El 17 de septiembre nos casamos. Al llegar a la finca en Navalagamella y ver a Io esperándome, a lo lejos, rodeado de todos nuestros amigos, comprendí lo que estaba a punto de pasar. Mi madre - se le clavaban los tacones en el césped y a mí me entraba la risa floja- me llevó del brazo hasta la ceremonia mientras Carmen, David y sus hijos tocaban Smile. Luego dije “sí, claro” en vez de “sí quiero”, nos dimos los anillos y firmamos un papel que es mucho más que un papel, por mucho que digan. Si tuviera que elegir una imagen, sería esta: los dos, con gafas de plástico rosa y collar hawaiano, bailando entre las mesas del salón La vida es un carnaval. En los postres, mi hermana nos hizo llorar con muy pocas palabras. Luego, mientras la banda iba tomando posiciones, apareció Io por unas escaleras y tocó con ellos La vie en rose al trombón. Me quedé boquiabierta mirándole muy de cerca. Le besé, hacía viento, todo el mundo bailaba. A la mañana siguiente, como si el sueño se resistiera a terminar, nos despertamos en una casa llena de jarrones con flores rosas y amarillas y un ejército de golondrinas de papel. (Fue una boda de manualidades).
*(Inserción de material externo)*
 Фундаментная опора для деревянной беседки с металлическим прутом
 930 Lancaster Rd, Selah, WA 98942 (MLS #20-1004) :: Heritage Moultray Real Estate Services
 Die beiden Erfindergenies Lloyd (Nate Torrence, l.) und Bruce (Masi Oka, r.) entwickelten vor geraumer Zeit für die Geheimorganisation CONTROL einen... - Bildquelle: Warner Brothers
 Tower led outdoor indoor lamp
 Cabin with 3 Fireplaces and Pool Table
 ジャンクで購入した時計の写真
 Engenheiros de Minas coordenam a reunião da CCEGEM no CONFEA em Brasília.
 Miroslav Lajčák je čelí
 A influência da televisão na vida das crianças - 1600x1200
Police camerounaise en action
Entre finales de septiembre y principios de octubre descubrimos Japón. Akio, un jubilado de 70 años que hablaba muy bien español nos enseñó Tokio un día lluvioso, nos habló de la relación de los japoneses con la naturaleza, del respeto hacia el otro, nos habló de su amor por España y de cómo se había emocionado al ver la estatua de La Violetera en Madrid. Nos llevó a comer y nos enseñó a coger los cuencos y los palillos, nos hizo un montón de fotos al grito de “¡Dos modelos, dos modelos!” y nos hicimos amigos. En Nikko vimos máquinas expendedoras en mitad de la nada, en Takayama dormimos sobre un tatami y un caminante nos regaló papel de origami; en Kioto nos sentimos como en una película de gángsters en Gion y nos perdimos en una montaña llena de toris rojos como hilos de lava, visitamos el museo de Hiroshima y comimos sushi, ostras y ramen por encima de nuestras posibilidades, subimos a rascacielos y al desván de una casa de paja y volvimos idolatrando a los japoneses: ordenados, eficientes, modernos,  serviciales. A la vuelta, en Madrid, seguíamos inclinando la cabeza. 
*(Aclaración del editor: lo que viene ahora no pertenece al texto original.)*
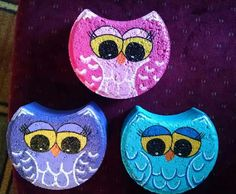 Girl owls Girl owls READ All kinds of beautiful Garden mosaics Mosaic Garden Paver by Diane Kitchener\n. Painted Bricks Crafts, Brick Crafts, Painted Pavers, Stone Crafts, Painted Rocks, Hand Painted, Cement Pavers, Clay Pot Crafts, Owl Crafts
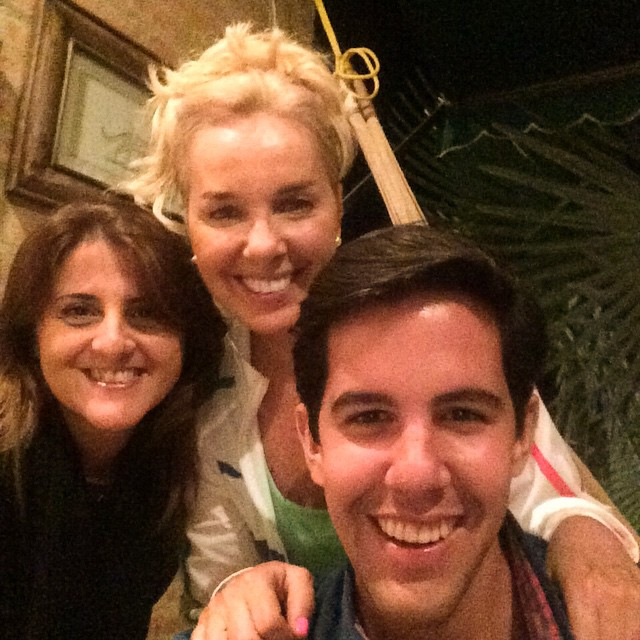 #friends #CelebratingAchievements @OliverBlanco @LisbetMatos 🍷🎄🎅🎁🎉🎊🎈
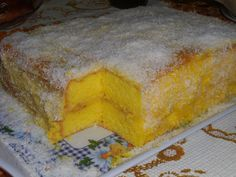 Other Recipes, Sweet Recipes, Cake Recipes, Dessert Recipes, Portuguese Desserts, Portuguese Recipes, Good Food, Yummy Food, Homemade Cakes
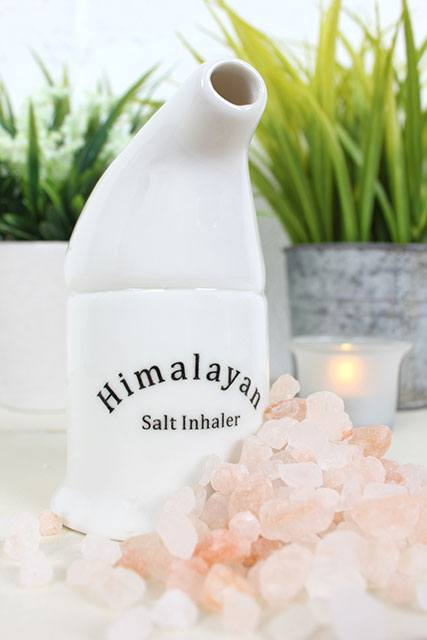 Halotherapy Speleotherapy Himalayan Salt ceramic inhaler with loose rock salt crystals, Use to aid the respiratory system and improve lung capacity.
Fushimi Inari Taisha y Gion (Kioto).
En octubre el PSOE se transformó en una obra de teatro del absurdo, con papeles estelares de Pedro Sánchez el atormentado, Susana Díaz, la bruja maléfica y Borrell como Pepito Grillo. Vimos Tarde para la ira y Sing Street y nos enganchamos a la serie de policías corruptos Line of Duty. Fuimos a Cuenca para celebrar los 64 años de mi madre y dormimos en una casa preciosa de Villar del Maestre, un pueblo diminuto en el que había chopos amarillos y un señor quemando rastrojos.  

En noviembre murió la madre de Isa. Nunca se sabe qué hacer para calmar un dolor así. La abrazamos muy fuerte y nos obsesionamos por darle de comer como si frente a una muerte injusta y prematura sólo se activaran nuestros instintos, la pura supervivencia. Ella es delgadita pero es muy valiente y aunque la tristeza no se apaga del todo, al final del año un chico (delgado y valiente) le ha hecho recuperar la sonrisa. Y yo también sonrío porque es amigo mío y se conocieron en mi boda. En Estados Unidos ganó las elecciones un millonario que se vende como antisistema aunque es la encarnación de los peores vicios del sistema. Donald Trump, misógino, racista y futuro presidente del país más poderoso, representa el triunfo de la mentira (ahora llamada post-verdad) y otro fracaso más de las encuestas y de todos los expertos y periodistas que anticiparon su derrota. Igual que ocurrió con el Brexit. En noviembre también murió Leonard Cohen, el elegante hombre del sombrero, vital hasta el último momento. Para mí, el verdadero merecedor del Premio Nobel de Literatura. Sus canciones, que me descubrió mi padre, seguirán poniéndome la piel de gallina.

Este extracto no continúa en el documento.